## Your goal
List every person named in the piece about Virgil Sirver, below, giving each name as the text gives it.

An old friend called recently and asked me to meet with a co-worker of his who was struggling with some mental health issues. My friend felt that, as a leading researcher in the field of neuro-digalytic gaslight therapy, I might be able to help his associate.
We met at a trendy brewpub near his townhome one day after work. It was perfect weather, and he asked if we could sit outside. “A lower chance of people hearing us,” he explained. He was quite friendly and seemed well-read. We talked over delightfully hipsterious hefeweizens. He asked about my studies in gaslight therapy, and how they meshed with L.L. Thurstone’s multi-factor model of behaviorism. Soon enough we developed a rapport, and he opened up.
Despite the risk of being stigmatized for seeking mental health care, he agreed to reveal his name here. His hope is that others can learn from his experience, and know they are not alone. This is his story.
Virgil Sirver was born in Boston. He went to the prestigious Cliffdane Academy in Brookline and was often featured on his grandmother’s refigerator for his musical abilities on the contrabass ukelele. He was the pride of his next-door neighbor’s cousin, and he once saved a small child from a rabid mongoose. Shortly after high school he moved to Los Angeles for college. That didn’t last long; he discovered he would rather work with his hands. He took a job as a machinist’s apprentice at an aerospace company and is still there today.
He lives in the neighborhood now known as Digital Heights, and he stands out from the sea of tech workers surrounding him. He moved here when it was an ungentrified blue-collar neighborhood and has stayed ever since. Mr. Sirver says he doesn’t have much in common with his newer neighbors, but they are nice enough. He ignores their obsession with reruns of The Big Bang Theory and college lacrosse.
But to the main point; Virgil Sirver is paranoid. He hears people talk about him everywhere.
“It started a few years ago” he said. “I would be at a bar or in a restaurant, and sometimes I would hear people talking about me like it was nothing. Like I wasn’t even human! I remember the first time like it was yesterday. I’m eating a burger and I overheard this guy say, ‘You’re using Virgil Sirver for that aren’t you?’ I turned around and looked at him, and you could tell it didn’t bother him one bit that I was right there. It was really bold.”
It only got worse after that, he said.
I’ve heard people say things like ‘Just delete Virgil Sirver when you’re done.’ Is that techno-mafia talk for killing me? They talk about pictures a lot. Images, snapshots, things like that. I’ve even heard replicas tossed around a bit. Does someone want to use the pictures to make clones of me, like some b-movie horror show?
I’ll be really honest, it freaks me out.
Virgil pauses; “I’m not the only one who has this… ‘thing,’ you know. I knew a guy back east, everybody called him Sal. Last name was Monella. Anyway, he went through the same kind of struggle. Always hearing about people trying to avoid him, even eliminate him. Some days he couldn’t even leave the house. It’s just sad.”
Cromwell Throckmorton is a tenured professor of psychology at Sonoran University in Bombay Beach, California. A spiritual descendant of Ferdinand Demara, his theories are widely taught in for-profit colleges and strip-mall massage parlors.

## Material supplied
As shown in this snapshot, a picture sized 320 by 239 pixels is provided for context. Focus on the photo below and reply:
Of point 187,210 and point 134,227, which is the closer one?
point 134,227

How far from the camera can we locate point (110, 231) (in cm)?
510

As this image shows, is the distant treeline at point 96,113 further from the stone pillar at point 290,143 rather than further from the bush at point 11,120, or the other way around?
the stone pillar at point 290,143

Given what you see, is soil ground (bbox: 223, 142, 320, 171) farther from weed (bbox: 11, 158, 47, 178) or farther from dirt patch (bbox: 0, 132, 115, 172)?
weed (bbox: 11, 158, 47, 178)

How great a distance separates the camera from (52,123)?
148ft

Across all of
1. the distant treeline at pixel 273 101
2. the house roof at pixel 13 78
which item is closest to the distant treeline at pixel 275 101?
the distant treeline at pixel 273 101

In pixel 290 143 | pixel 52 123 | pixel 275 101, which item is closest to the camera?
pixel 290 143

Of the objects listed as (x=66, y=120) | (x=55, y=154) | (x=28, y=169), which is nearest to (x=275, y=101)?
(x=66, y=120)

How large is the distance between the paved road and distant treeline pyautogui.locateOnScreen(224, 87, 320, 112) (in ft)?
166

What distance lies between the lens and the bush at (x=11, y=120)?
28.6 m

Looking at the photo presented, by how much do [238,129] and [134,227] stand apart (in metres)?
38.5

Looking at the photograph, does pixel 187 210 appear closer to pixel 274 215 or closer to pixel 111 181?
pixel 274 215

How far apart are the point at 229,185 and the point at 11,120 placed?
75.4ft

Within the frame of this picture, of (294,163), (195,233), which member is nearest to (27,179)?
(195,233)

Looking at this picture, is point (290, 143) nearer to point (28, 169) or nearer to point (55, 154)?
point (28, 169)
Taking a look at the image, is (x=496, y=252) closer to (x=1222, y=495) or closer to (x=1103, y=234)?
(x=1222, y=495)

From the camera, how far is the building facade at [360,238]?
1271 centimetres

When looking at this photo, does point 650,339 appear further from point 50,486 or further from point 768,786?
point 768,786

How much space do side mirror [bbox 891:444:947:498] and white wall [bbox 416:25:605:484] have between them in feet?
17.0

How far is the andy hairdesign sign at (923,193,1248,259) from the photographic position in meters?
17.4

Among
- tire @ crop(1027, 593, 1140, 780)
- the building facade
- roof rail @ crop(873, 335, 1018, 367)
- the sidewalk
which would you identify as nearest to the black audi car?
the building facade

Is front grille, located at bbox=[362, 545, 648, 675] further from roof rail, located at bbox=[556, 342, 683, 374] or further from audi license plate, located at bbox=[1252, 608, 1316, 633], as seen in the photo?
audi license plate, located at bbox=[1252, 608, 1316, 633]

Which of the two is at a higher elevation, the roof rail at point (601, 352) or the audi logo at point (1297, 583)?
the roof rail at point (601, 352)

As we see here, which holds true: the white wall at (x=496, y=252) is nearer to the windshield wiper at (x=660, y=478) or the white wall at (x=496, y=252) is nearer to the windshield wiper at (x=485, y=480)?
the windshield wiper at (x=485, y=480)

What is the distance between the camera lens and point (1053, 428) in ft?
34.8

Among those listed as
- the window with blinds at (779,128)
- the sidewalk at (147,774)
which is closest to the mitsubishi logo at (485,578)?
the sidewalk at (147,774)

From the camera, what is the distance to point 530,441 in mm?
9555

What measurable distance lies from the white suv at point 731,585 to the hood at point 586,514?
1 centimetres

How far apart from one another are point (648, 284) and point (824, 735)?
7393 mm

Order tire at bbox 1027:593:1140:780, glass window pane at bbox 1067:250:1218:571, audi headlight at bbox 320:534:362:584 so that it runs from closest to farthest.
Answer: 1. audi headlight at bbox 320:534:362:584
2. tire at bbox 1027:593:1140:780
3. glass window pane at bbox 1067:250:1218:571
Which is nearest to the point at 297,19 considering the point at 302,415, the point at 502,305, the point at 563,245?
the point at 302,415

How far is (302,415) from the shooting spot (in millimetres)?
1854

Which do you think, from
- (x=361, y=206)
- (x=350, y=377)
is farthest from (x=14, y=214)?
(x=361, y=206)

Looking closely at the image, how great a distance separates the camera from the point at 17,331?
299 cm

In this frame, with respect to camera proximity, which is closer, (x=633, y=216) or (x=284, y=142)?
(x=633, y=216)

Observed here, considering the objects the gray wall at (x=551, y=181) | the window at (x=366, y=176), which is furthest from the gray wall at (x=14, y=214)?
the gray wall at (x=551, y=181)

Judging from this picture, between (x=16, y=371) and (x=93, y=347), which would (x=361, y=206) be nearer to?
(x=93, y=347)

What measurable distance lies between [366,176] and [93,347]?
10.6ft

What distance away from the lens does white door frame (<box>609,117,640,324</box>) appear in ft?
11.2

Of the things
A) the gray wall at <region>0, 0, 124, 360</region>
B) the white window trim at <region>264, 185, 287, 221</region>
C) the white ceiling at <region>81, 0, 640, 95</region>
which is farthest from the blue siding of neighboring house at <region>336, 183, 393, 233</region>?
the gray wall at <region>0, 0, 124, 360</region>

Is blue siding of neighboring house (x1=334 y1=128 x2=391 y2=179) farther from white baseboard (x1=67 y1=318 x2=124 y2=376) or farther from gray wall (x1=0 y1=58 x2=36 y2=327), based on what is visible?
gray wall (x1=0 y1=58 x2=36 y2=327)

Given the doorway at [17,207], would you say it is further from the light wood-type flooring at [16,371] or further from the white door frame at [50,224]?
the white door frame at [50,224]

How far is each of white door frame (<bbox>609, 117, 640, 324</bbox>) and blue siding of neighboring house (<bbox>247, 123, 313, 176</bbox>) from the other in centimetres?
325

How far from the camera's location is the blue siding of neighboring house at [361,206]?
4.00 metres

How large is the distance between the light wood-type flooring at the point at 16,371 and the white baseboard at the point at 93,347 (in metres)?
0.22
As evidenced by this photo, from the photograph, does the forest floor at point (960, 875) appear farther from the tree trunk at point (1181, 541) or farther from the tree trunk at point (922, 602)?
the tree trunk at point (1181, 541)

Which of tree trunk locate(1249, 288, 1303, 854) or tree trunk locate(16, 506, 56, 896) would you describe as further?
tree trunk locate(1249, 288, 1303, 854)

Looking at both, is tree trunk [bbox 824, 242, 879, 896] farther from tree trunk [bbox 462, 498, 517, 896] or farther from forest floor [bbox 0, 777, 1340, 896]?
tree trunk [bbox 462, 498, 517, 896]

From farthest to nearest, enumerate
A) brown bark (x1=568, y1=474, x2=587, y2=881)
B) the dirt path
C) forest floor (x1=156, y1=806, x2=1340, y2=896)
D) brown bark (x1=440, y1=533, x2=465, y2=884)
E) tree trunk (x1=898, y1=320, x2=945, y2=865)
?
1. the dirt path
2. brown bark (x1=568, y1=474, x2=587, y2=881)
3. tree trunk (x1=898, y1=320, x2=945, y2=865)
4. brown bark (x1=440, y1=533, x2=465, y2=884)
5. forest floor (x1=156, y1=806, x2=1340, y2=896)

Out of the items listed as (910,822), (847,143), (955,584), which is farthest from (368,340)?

## Problem solution
L.L. Thurstone
Virgil Sirver
Sal Monella
Cromwell Throckmorton
Ferdinand Demara